The decision was taken in conditions in which the direction of consumer prices is determined by disinflationary pressures manifested both in the internal and external environment, BNM said in a press release late on Wednesday.
These conditions refer, on the one hand, to the maintenance of the negative effects of aggregate demand, to the decrease in regulated tariffs for electricity, the appreciation of the national currency, and on the other hand, to the lower dynamics of prices for energy and international food and to the decrease in the global economic activity, the central bank explained.
Moreover, the decision is aimed at achieving the bank's fundamental objective, as well as at supporting the lending process in order to support domestic demand and the national economy.
BNM added that it is using the entire arsenal of monetary policy instruments to keep inflation in the range of 1.5 percentage points on both sides of the medium-term target of 5%, conditioned by a sustainable economic activity, while other stimulus measures are needed to support and amplify this effect, including fiscal and structural ones.

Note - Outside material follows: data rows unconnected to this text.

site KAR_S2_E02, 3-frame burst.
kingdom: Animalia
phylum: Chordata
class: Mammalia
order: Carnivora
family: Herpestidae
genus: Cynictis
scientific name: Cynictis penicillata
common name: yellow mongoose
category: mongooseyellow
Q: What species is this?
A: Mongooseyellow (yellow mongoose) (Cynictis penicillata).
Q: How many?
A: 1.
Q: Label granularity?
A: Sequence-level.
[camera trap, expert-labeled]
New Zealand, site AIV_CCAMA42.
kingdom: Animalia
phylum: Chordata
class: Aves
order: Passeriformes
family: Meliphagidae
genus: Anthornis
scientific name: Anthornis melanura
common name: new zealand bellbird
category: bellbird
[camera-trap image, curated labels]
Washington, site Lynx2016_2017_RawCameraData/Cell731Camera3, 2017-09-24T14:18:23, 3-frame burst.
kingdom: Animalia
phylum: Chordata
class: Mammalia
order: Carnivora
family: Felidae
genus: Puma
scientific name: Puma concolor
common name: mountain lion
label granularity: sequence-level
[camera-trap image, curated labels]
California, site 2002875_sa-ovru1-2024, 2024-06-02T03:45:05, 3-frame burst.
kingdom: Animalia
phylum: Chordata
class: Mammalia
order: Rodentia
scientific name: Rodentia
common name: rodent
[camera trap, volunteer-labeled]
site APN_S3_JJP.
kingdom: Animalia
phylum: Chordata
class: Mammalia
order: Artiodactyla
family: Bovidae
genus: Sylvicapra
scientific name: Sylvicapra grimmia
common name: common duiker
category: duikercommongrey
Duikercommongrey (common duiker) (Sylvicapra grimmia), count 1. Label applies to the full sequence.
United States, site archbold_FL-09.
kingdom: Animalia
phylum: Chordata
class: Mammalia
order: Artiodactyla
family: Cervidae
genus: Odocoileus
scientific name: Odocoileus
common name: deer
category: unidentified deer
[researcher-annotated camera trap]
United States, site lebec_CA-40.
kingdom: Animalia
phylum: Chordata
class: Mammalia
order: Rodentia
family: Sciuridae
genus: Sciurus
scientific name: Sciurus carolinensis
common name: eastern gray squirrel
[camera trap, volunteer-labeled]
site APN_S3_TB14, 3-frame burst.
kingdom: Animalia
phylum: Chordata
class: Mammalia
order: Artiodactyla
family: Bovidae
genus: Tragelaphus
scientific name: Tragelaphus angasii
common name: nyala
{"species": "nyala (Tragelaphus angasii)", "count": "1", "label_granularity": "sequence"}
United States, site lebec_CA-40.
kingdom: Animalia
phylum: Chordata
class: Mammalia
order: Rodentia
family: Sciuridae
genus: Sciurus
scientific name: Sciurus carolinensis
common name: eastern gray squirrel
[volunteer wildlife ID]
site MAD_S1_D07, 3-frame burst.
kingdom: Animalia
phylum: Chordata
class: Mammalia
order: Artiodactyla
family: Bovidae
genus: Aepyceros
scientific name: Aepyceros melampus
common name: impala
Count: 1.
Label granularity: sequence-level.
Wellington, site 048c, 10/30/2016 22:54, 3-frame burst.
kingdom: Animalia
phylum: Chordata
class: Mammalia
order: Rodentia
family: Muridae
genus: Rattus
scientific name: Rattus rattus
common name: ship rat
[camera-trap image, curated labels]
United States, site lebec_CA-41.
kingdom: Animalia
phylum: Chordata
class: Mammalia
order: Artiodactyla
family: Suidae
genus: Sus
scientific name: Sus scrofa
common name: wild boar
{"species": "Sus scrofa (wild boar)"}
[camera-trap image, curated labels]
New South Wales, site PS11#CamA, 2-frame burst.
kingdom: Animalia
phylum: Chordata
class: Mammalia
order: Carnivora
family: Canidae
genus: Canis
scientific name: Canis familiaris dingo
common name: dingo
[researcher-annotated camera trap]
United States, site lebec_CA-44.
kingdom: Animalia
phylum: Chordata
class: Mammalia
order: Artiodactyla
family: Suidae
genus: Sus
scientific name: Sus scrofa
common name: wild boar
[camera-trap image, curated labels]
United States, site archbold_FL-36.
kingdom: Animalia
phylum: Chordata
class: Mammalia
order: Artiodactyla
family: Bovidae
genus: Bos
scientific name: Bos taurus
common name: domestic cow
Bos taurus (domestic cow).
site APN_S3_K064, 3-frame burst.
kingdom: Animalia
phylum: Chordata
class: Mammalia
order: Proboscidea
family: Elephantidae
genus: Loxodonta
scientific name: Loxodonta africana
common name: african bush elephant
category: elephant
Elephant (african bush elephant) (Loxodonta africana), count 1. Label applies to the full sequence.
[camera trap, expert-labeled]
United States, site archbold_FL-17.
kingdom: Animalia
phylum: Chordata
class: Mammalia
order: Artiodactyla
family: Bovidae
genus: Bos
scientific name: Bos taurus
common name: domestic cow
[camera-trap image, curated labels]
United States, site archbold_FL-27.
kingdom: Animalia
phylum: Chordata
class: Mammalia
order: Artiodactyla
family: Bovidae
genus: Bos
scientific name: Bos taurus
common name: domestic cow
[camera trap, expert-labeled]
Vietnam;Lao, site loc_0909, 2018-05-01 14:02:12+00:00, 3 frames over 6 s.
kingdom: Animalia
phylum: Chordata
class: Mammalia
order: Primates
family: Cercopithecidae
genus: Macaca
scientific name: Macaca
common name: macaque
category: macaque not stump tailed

At the same time, against the background of amplification of disinflationary pressures, the bank does not exclude the possibility that inflation will fall below the target band in 2020 and will remain there until the end of next year.
BNM will hold its next monetary policy meeting on October 30.
Moldova's consumer prices rose by 3.45% year-on-year in August, compared to an annual rise of 4.23% in the previous month, the National Bureau of Statistics has said.